[DOCUMENT EXCERPT]
☆ ☆ ☆

Statistics

Batch and streaming statistical functions

Overview

The statistics system is organised in three layers.

stat-generics defines the shared generic functions — mean, variance, standard-deviation, quantile, quantiles, median, mode, and modes — together with the weight type hierarchy. Neither package contains standalone implementations; they provide the protocol that other implementation packages specialise.

batch-statistics provides methods on those generics specialised on fully realised Common Lisp sequences, together with additional descriptive functions that have no natural streaming equivalent.

streaming-statistics provides accumulator objects and methods for computing statistics in a single pass. Observations are incorporated one at a time with add; independent accumulators can be merged exactly with pool. This makes the streaming package appropriate for large data sets, live data feeds, and parallel or distributed computation.

Because both implementation packages specialise the same generic functions, mean, variance, standard-deviation, quantile, and quantiles dispatch correctly whether you pass a plain sequence or a streaming accumulator.

Weight types

Weights in this system carry statistical meaning, not just numeric values. Rather than a bare vector of numbers, a weight object declares how those numbers should be interpreted, which in turn determines the correct bias correction for variance and standard deviation. This design follows the convention established by Julia’s StatsBase library.

Three weight classes are provided, all inheriting from the abstract base class stat-generics:weights. Each class encodes a different statistical scenario and contributes a different correction denominator — the divisor used in the bias-corrected weighted variance formula. Everything else in the variance calculation is identical across weight types; only this one quantity varies.

weights

weights is the abstract base class for all weight types. It stores the weight vector and a cached sum. Do not instantiate weights directly; use one of the three concrete subclasses below.

Two readers are available on all weight objects:

Reader	Returns
`weight-values`	The weight vector (coerced from whatever sequence was supplied at construction)

☆ ☆ ☆

[SUPPLIED DATA]

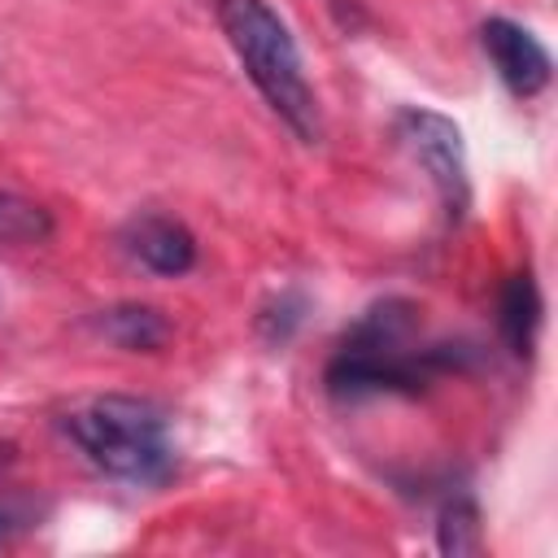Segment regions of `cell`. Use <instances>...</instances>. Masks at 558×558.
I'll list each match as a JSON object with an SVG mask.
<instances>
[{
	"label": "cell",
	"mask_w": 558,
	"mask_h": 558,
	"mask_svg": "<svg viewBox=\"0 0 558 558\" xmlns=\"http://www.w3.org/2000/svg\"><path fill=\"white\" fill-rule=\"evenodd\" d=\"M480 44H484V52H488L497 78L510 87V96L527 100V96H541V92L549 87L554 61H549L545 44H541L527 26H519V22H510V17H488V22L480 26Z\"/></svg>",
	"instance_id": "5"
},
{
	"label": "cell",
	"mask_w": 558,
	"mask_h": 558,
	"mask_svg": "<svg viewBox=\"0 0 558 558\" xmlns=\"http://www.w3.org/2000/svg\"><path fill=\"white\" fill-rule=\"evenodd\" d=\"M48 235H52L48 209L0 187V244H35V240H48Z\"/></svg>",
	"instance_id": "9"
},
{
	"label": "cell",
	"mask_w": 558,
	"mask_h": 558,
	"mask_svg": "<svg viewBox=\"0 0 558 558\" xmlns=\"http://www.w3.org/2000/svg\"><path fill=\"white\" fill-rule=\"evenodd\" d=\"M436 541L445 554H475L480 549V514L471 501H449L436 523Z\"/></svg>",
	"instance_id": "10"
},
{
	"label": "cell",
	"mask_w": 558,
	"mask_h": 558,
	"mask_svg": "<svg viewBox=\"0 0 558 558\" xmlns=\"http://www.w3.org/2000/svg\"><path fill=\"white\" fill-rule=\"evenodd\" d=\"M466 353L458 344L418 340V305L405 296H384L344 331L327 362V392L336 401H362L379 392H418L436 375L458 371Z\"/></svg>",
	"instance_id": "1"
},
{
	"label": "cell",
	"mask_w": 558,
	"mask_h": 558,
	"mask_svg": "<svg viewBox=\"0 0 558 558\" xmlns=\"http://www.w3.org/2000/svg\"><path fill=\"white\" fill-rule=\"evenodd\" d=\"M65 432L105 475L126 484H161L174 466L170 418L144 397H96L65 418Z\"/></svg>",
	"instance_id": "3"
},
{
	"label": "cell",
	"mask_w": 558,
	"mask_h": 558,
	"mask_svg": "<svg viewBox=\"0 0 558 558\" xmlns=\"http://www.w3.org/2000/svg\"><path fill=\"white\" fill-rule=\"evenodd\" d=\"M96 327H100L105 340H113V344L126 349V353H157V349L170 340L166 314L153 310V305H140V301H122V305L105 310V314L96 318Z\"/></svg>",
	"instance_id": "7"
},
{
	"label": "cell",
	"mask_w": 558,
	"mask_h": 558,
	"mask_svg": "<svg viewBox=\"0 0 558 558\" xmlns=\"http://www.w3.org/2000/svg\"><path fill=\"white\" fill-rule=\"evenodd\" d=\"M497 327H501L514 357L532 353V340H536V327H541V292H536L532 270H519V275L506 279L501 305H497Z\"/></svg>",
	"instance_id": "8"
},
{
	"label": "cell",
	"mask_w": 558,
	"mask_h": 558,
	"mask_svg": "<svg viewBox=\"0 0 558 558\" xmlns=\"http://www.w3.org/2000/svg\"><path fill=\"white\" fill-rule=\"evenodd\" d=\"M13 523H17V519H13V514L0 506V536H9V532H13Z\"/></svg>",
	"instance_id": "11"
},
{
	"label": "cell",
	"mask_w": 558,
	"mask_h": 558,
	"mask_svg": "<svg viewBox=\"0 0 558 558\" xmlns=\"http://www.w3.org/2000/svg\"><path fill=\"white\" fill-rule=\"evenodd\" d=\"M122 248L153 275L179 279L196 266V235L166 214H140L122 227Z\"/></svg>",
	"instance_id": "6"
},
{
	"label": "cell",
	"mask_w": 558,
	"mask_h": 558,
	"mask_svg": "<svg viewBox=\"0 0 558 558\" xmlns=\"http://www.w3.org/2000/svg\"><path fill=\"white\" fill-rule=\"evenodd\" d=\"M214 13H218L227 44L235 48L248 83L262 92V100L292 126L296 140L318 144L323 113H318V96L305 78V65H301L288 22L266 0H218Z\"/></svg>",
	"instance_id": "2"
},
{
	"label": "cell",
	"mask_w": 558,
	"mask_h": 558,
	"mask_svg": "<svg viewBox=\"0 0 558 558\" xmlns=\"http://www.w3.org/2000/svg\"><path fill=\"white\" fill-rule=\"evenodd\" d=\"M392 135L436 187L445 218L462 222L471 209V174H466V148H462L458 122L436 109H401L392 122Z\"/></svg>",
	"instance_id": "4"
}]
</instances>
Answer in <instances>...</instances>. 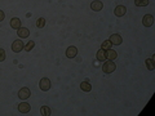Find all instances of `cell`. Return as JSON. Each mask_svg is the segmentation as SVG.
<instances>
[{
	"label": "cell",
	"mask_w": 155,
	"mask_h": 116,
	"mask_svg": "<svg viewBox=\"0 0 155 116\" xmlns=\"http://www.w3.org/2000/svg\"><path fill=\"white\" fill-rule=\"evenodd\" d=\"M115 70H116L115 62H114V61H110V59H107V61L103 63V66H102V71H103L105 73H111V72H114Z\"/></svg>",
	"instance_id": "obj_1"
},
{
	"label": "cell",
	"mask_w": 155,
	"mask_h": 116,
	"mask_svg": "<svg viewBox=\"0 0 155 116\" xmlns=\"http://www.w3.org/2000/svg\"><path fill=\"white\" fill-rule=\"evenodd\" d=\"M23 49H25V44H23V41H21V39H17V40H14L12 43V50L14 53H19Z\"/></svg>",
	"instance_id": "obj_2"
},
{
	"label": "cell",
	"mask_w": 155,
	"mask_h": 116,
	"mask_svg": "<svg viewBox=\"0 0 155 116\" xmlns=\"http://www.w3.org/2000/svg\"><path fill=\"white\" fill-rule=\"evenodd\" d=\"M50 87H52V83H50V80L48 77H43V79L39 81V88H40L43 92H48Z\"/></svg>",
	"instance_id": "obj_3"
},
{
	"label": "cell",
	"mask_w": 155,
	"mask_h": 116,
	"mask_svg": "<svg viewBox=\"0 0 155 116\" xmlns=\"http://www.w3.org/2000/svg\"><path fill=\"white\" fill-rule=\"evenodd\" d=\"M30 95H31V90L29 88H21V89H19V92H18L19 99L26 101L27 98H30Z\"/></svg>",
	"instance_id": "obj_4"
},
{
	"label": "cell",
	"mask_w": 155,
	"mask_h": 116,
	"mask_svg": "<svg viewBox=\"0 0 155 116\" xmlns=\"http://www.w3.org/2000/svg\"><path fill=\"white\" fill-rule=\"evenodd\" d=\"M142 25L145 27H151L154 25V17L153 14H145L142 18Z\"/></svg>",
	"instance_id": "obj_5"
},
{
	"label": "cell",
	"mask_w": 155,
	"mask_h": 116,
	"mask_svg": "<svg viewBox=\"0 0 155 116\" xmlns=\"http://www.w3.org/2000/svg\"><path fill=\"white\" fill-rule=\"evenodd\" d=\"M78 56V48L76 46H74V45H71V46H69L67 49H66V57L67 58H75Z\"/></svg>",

☆ ☆ ☆

[STATED TASK 1]
Transcribe the passage of the statistics documentation between "batch-statistics provides methods" and "natural streaming equivalent.", inclusive.
[STATED TASK 2]
Reproduce the entries word for word, from their first line through the line holding "44H484V52H488L497 78L510 87V96L527", inclusive, and leave out the pictures.
The statistics documentation and the entries come from unrelated sources.

[EXERCISE OUTPUT 1]
batch-statistics provides methods on those generics specialised on fully realised Common Lisp sequences, together with additional descriptive functions that have no natural streaming equivalent.

[EXERCISE OUTPUT 2]
Segment regions of `cell`. Use <instances>...</instances>. Masks at 558×558.
I'll list each match as a JSON object with an SVG mask.
<instances>
[{
	"label": "cell",
	"mask_w": 558,
	"mask_h": 558,
	"mask_svg": "<svg viewBox=\"0 0 558 558\" xmlns=\"http://www.w3.org/2000/svg\"><path fill=\"white\" fill-rule=\"evenodd\" d=\"M480 44H484V52H488L497 78L510 87V96L527 100V96H541V92L549 87L554 61H549L545 44H541L527 26H519V22H510V17H488V22L480 26Z\"/></svg>",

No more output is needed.